Excerpted passage:
──────────

Relationships can be so tricky to negotiate. This is especially true if you are looking for love the second time round. You will be older and wiser and perhaps left a little emotionally bruised from your past experiences.

When you find your perfect partner and want to take that important next step of moving in together it is important that you have that money conversation. It’s not romantic but it will give you both peace of mind and set out your ground rules.

Warning – the law does not protect cohabiting couples

Many couples think that when they are living together for a longish period of time, they acquire legal rights that will protect them if their relationship should break down. That’s just not the case. Couples who live together never get the same rights as married couples.  This is why it is so important to put things in writing.

Here are some top legal tips if you are ready to move on from just dating to that exciting first step of commitment that comes with cohabitation:

  1. Consider a cohabitation agreement

A cohabitation agreement will set out what should happen to your money and assets if you do end up going your separate ways at some point in the future. It will protect any future inheritance you might receive and it can make provision for any children that you might have together or children from past relationships.

  1. Put a trust deed in place

As an absolute minimum put a trust deed in place if you decide to buy a house or flat together.  This will set out what each of your shares are, what your future financial contributions will be and how your money will be divvied up when you sell the house.

  1. Know the difference between joint tenants and tenants in common

Swot up on the difference between joint tenants and tenants in common (nothing to do with tenants!!) Make sure that the solicitor or conveyancer that you appoint to deal with the purchase of your home knows how you want to hold that property jointly. A tenancy in common will define your shares in the property and set out any unequal financial contributions that you both made to buy the property.  The details of those contributions should be recorded on the property forms that you will both have to sign. If you hold the property as joint tenants your shares in your home will not be defined. In the event of your death before your partner, the property will pass automatically to your partner. If you have children of a previous relationship or marriage this may not be what you want.

  1. Give your property lawyer clear instructions

Give clear instructions to your property lawyer when buying your joint home. It’s really important that you tell your conveyancing solicitor if you and your partner made unequal financial contributions to the price of your property if you want your shares protected. Don’t assume that he or she will just know. Also keep a record of your financial contributions in case you need to produce that information at some point in the future.

──────────

Extracted entries:
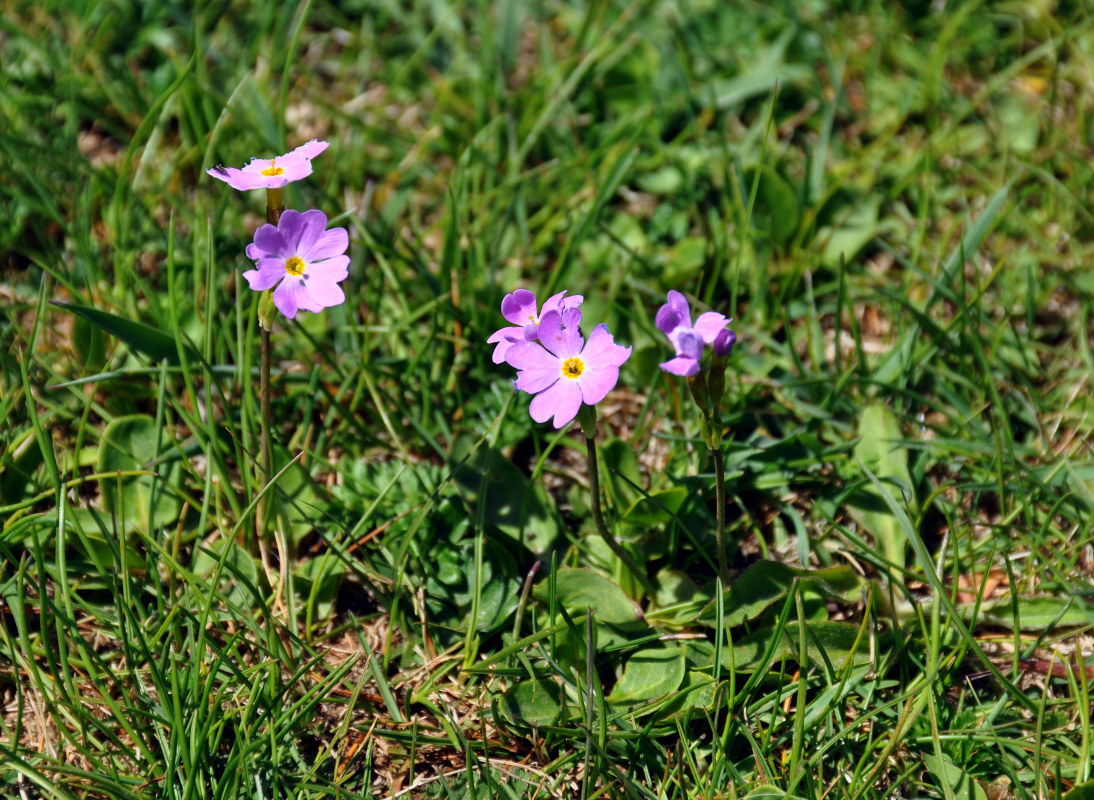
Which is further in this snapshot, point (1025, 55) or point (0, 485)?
point (1025, 55)

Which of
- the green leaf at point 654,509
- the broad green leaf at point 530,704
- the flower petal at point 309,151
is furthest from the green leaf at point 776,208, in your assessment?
the broad green leaf at point 530,704

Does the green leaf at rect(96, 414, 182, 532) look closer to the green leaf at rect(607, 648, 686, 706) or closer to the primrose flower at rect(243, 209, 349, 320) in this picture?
the primrose flower at rect(243, 209, 349, 320)

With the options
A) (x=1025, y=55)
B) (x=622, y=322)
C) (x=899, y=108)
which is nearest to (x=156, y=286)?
(x=622, y=322)

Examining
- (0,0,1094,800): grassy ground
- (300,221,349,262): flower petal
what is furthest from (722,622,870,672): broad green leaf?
(300,221,349,262): flower petal

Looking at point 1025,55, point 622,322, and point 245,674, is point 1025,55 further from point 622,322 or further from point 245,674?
point 245,674

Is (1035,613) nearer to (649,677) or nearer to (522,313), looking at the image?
(649,677)

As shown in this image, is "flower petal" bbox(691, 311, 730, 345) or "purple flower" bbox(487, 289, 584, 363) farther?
"purple flower" bbox(487, 289, 584, 363)
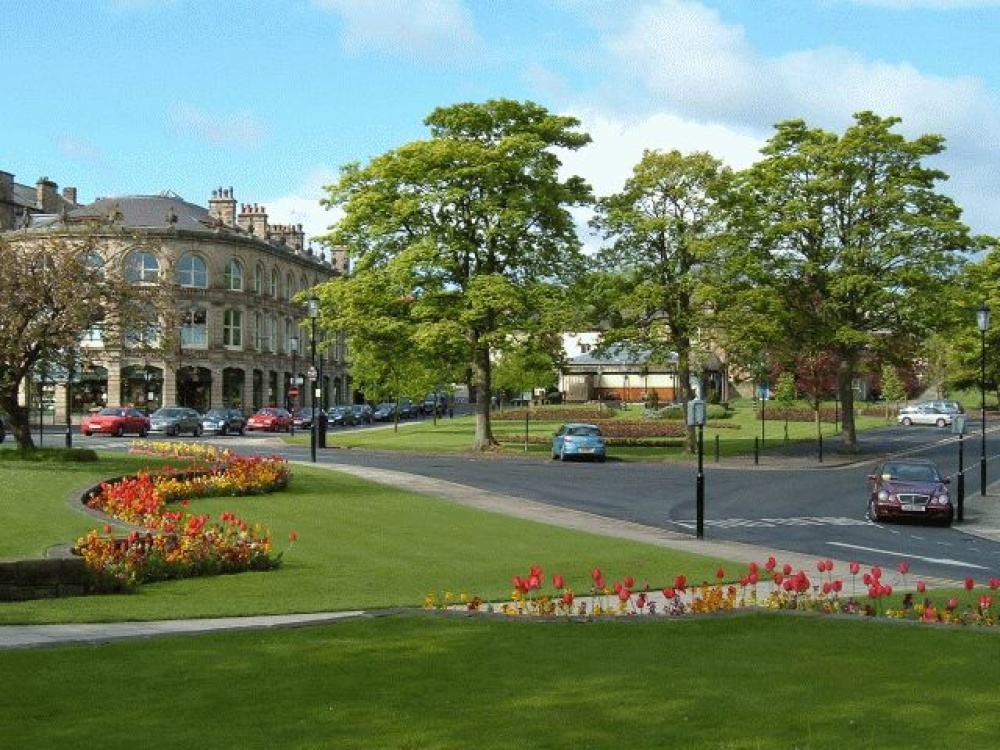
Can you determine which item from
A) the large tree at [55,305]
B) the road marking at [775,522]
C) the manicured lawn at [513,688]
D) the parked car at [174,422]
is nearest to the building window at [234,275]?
the parked car at [174,422]

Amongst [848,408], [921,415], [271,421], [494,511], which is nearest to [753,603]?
[494,511]

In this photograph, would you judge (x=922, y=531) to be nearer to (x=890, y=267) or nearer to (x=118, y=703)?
(x=118, y=703)

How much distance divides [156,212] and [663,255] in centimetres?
4833

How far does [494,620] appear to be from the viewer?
1164 centimetres

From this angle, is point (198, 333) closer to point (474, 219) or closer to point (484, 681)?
point (474, 219)

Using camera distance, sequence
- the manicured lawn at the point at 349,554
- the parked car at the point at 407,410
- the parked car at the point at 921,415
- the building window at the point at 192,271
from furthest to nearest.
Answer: the parked car at the point at 407,410
the building window at the point at 192,271
the parked car at the point at 921,415
the manicured lawn at the point at 349,554

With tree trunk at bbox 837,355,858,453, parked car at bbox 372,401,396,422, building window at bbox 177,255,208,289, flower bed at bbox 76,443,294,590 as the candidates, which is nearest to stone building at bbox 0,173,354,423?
building window at bbox 177,255,208,289

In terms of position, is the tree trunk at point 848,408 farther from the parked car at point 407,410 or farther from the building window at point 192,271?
the parked car at point 407,410

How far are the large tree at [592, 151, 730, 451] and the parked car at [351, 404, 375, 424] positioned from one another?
1605 inches

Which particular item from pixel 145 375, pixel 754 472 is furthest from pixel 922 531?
pixel 145 375

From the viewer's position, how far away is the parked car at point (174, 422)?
199ft

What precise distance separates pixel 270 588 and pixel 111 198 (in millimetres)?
77537

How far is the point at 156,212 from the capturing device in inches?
3364

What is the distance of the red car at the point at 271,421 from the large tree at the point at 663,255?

──────────

Exercise: Based on the cohabitation advice, state what happens to a home held as joint tenants if one partner dies before the other. The data plays no part in what follows.

Solution to this task: The property passes automatically to the surviving partner.